--- Task brief ---
Wherever the listing holds a picture, leave it out, and copy the remainder exactly.

--- Input data ---

★ ★ ★

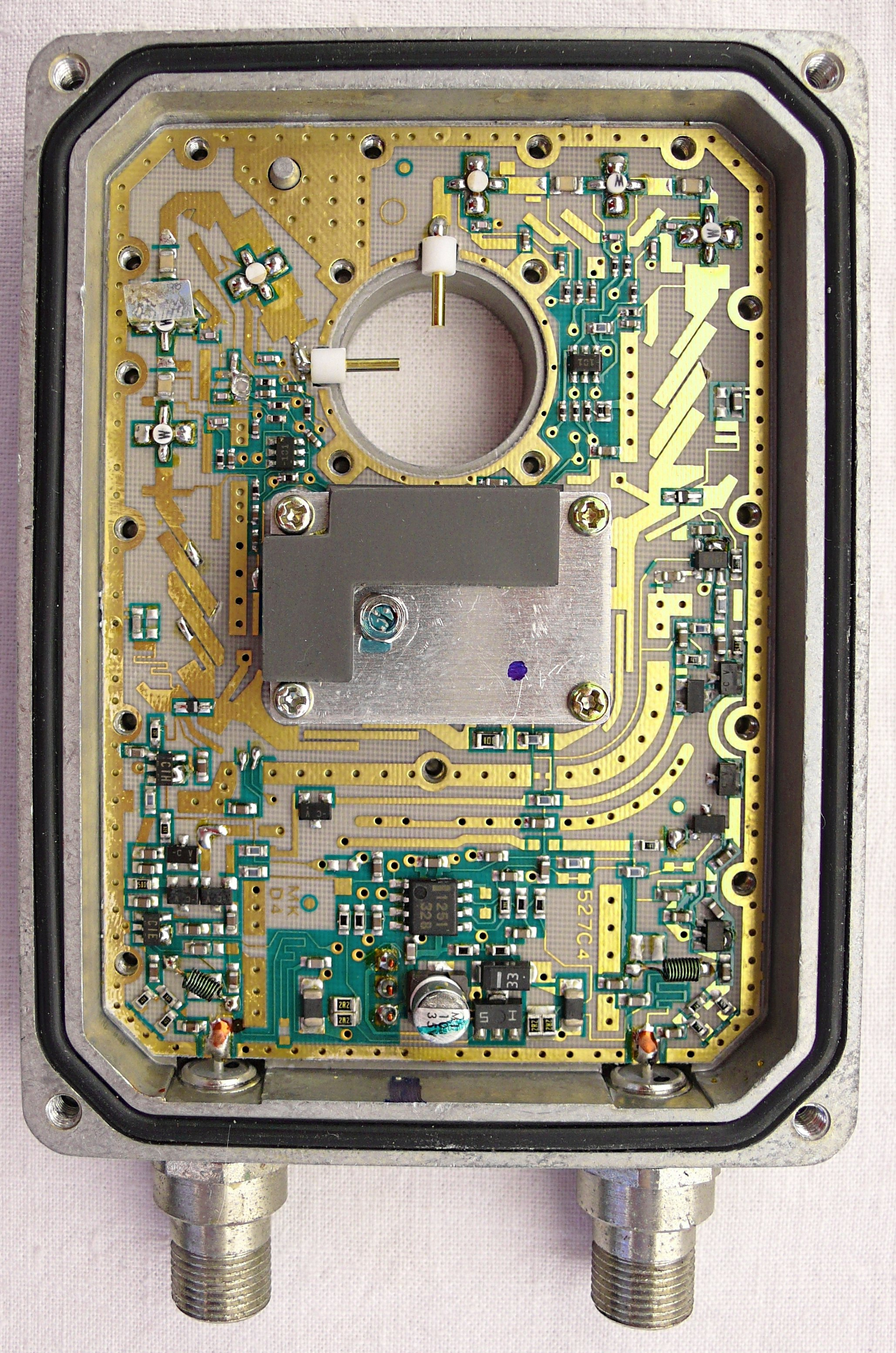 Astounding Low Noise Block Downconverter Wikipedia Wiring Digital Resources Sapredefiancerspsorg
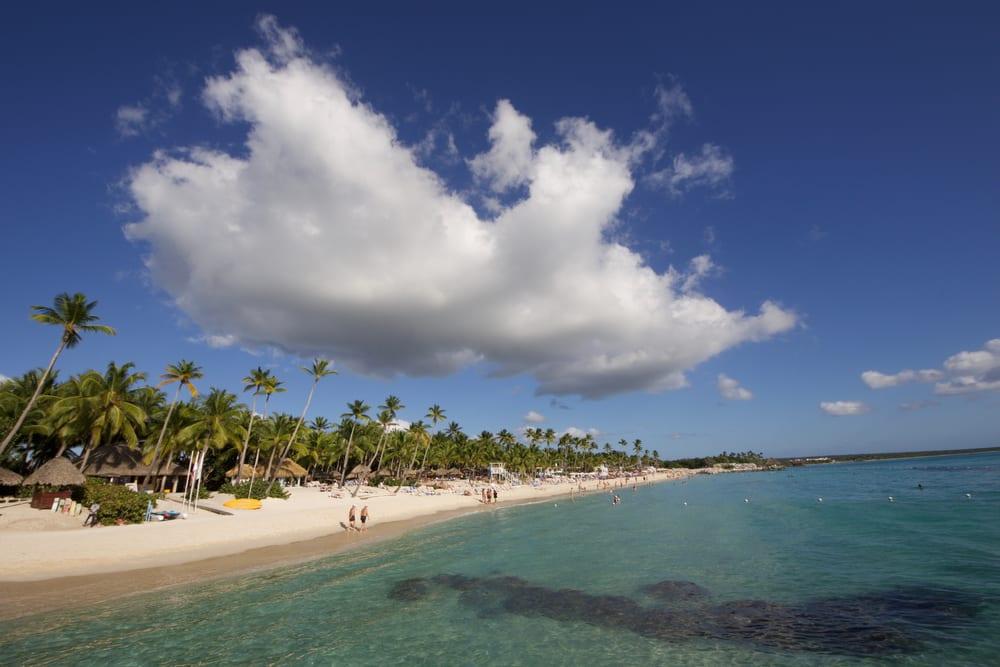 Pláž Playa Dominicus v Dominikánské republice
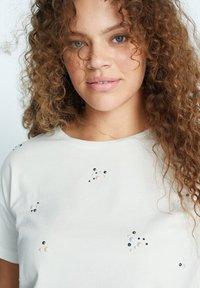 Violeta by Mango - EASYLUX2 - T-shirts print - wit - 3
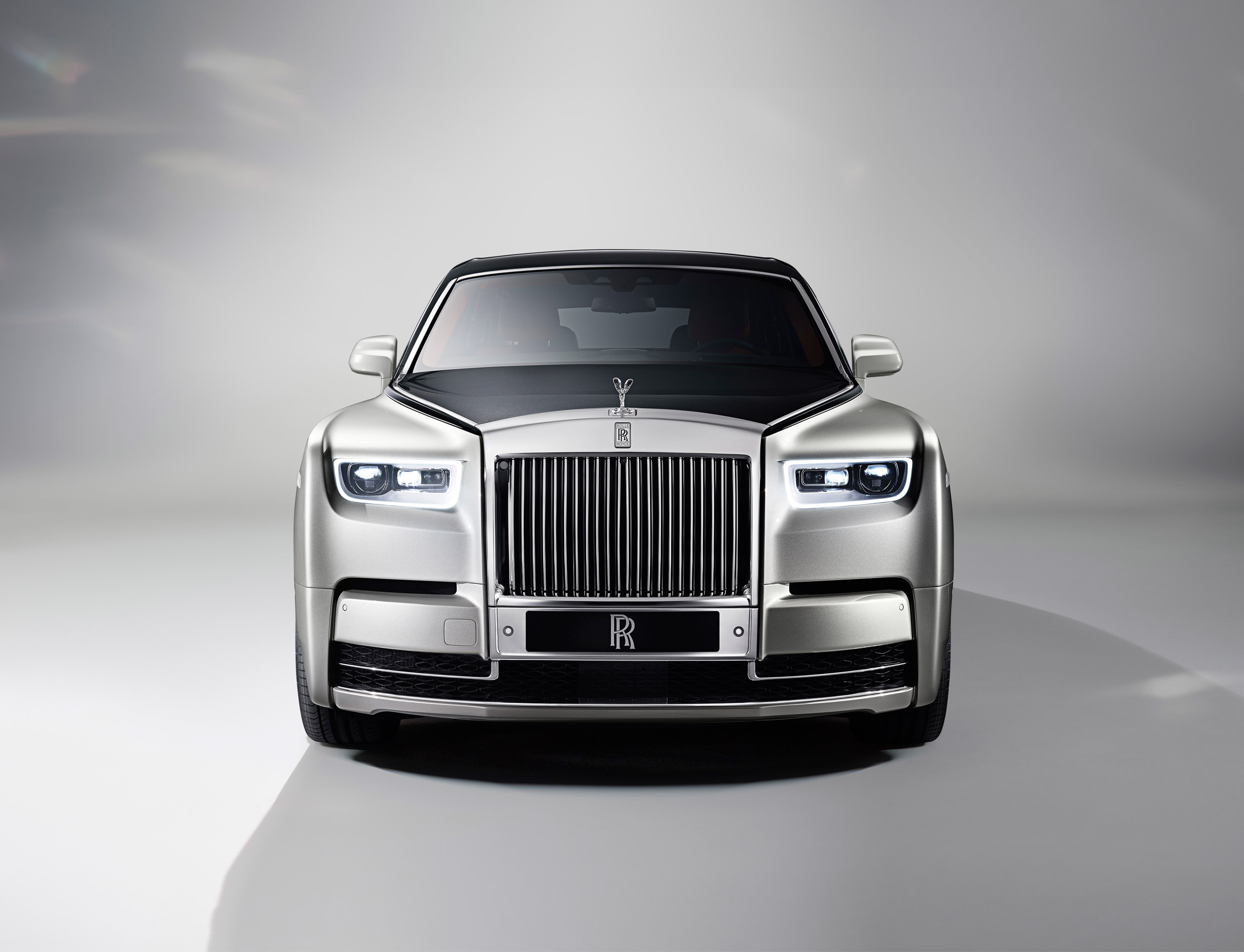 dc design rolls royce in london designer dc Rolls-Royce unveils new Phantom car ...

★ ★ ★

--- Answer to this task ---
 Astounding Low Noise Block Downconverter Wikipedia Wiring Digital Resources Sapredefiancerspsorg
 Pláž Playa Dominicus v Dominikánské republice
 Violeta by Mango - EASYLUX2 - T-shirts print - wit - 3
 dc design rolls royce in london designer dc Rolls-Royce unveils new Phantom car ...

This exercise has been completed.